# Is this voice Male of Female?

In [8]:
from sklearn.tree import DecisionTreeClassifier
import pandas as pd
import numpy as np

# Data preparation

In [9]:
data = pd.read_csv("voice.csv", usecols=range(20), dtype=np.float64)    # read data (without labels)
data.head()

Unnamed: 0,meanfreq,sd,median,Q25,Q75,IQR,skew,kurt,sp.ent,sfm,mode,centroid,meanfun,minfun,maxfun,meandom,mindom,maxdom,dfrange,modindx
0,0.059781,0.064241,0.032027,0.015071,0.090193,0.075122,12.863462,274.402906,0.893369,0.491918,0.0,0.059781,0.084279,0.015702,0.275862,0.007812,0.007812,0.007812,0.0,0.0
1,0.066009,0.06731,0.040229,0.019414,0.092666,0.073252,22.423285,634.613855,0.892193,0.513724,0.0,0.066009,0.107937,0.015826,0.25,0.009014,0.007812,0.054688,0.046875,0.052632
2,0.077316,0.083829,0.036718,0.008701,0.131908,0.123207,30.757155,1024.927705,0.846389,0.478905,0.0,0.077316,0.098706,0.015656,0.271186,0.00799,0.007812,0.015625,0.007812,0.046512
3,0.151228,0.072111,0.158011,0.096582,0.207955,0.111374,1.232831,4.177296,0.963322,0.727232,0.083878,0.151228,0.088965,0.017798,0.25,0.201497,0.007812,0.5625,0.554688,0.247119
4,0.13512,0.079146,0.124656,0.07872,0.206045,0.127325,1.101174,4.333713,0.971955,0.783568,0.104261,0.13512,0.106398,0.016931,0.266667,0.712812,0.007812,5.484375,5.476562,0.208274


In [10]:
y_data = pd.read_csv("voice.csv", usecols=[20])    # read labels
y_data.head()

Unnamed: 0,label
0,male
1,male
2,male
3,male
4,male


In [15]:
data = (data - data.mean()) / data.std()    # normalise the data
x = data.to_numpy(dtype=np.float64)

y = []
for label in y_data['label']:               # map labels to integers
    if label == 'male':
        y.append(0)
    else:
        y.append(1)

y = np.array(y)

In [16]:
x_train = np.vstack((x[:800], x[2300:]))    # test-train split
y_train = np.hstack((y[:800], y[2300:]))

x_test = x[800:2300]
y_test = y[800:2300]

# Model training

In [6]:
model = DecisionTreeClassifier(random_state=1)
model.fit(x_train, y_train)

DecisionTreeClassifier(random_state=1)

# Inference

In [21]:
y_pred = model.predict(x_test)    # make prediction
diff = abs((y_pred - y_test))

print("Accuracy: {:.3f}".format(diff.mean()))

Accuracy: 0.081


# Discussion

First I tried to use a fully-connected NN but it gave poor results (just 50% of accuracy).
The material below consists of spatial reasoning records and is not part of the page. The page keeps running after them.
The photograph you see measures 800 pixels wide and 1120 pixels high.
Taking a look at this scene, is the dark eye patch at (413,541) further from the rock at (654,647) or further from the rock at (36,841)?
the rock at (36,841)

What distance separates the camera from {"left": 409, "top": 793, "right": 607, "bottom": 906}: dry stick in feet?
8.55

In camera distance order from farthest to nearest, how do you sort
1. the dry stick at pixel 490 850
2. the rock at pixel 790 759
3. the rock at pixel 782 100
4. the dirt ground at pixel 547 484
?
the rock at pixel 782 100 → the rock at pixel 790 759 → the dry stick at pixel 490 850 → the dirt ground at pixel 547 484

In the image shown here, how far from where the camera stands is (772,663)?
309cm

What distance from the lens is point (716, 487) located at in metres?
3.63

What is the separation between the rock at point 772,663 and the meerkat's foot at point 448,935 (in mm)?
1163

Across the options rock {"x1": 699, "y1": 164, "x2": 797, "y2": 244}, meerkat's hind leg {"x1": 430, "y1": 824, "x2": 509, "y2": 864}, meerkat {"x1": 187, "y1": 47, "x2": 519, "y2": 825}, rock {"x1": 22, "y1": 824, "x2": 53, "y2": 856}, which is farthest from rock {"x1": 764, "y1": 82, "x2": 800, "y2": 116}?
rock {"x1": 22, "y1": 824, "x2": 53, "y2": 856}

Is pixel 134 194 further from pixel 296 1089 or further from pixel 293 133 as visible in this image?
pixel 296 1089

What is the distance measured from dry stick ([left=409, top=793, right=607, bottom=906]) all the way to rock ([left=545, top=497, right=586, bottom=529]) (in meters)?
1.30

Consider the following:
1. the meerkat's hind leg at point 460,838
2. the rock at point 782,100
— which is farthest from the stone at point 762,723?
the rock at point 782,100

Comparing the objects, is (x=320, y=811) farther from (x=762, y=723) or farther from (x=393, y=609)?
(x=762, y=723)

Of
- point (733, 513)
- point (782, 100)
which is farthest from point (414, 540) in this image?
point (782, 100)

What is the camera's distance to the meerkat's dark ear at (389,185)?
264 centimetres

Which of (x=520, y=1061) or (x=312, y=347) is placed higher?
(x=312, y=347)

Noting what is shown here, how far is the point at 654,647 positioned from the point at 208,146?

I also studied some theory and the pipeline of the digitization of sound like _**framing**_, _**Hamming window**_, _**Fourier transform and its spectrum**_, _**Mel-scale**_ and _**filter banks**_, even called my physics teacher to clarify some details :)

Unfortunately, I did not have enough time to get acquainted with frameworks for audio data. My idea was to use CNN with features in the form of Mel spectogram and then have a look at that model's quality. (of course, not just in this task but also for British and American speech classifier)

Though I do not have enough experience with it, I intended to use some kind of RNN as well.